Convert the stretch of entries from the line containing "Is pixel 9 7" through the end of the entries into a two-column CSV with the headers input and output. Give one row per entry, with its text under input and its answer under output, each in one quoted field with line breaks replaced by spaces.

--- Begin ---

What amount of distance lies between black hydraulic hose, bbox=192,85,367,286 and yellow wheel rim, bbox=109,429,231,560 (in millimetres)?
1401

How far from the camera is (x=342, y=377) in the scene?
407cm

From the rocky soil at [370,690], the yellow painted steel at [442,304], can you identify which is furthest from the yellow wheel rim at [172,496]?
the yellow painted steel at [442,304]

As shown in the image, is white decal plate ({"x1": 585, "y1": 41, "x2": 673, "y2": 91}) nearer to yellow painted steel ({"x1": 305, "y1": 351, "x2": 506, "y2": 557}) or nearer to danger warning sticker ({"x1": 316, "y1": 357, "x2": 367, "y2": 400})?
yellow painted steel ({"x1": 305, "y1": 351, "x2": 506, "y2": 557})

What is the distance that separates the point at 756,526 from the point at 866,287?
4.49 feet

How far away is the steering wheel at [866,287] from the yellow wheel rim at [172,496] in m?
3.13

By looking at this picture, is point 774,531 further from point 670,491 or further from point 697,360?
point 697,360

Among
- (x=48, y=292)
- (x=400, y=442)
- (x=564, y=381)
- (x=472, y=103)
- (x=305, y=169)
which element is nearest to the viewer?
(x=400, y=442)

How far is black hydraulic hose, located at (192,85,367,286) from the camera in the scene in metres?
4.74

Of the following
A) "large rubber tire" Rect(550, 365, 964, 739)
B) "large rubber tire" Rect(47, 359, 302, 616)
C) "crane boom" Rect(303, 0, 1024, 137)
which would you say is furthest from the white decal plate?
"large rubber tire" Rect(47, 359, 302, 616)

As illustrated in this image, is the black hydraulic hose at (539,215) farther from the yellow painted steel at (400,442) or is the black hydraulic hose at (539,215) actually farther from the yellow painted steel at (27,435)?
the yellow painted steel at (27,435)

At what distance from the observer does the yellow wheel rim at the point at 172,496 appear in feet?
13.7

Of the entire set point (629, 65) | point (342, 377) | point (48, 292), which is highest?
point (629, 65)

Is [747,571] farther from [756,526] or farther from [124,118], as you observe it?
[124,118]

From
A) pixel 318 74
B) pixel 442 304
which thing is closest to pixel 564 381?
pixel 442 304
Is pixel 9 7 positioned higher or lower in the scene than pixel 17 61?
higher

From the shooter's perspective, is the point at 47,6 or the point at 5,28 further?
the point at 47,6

--- End ---

Written solution:
input,output
"Is pixel 9 7 positioned higher or lower in the scene than pixel 17 61?","higher"
"From the shooter's perspective, is the point at 47,6 or the point at 5,28 further?","the point at 47,6"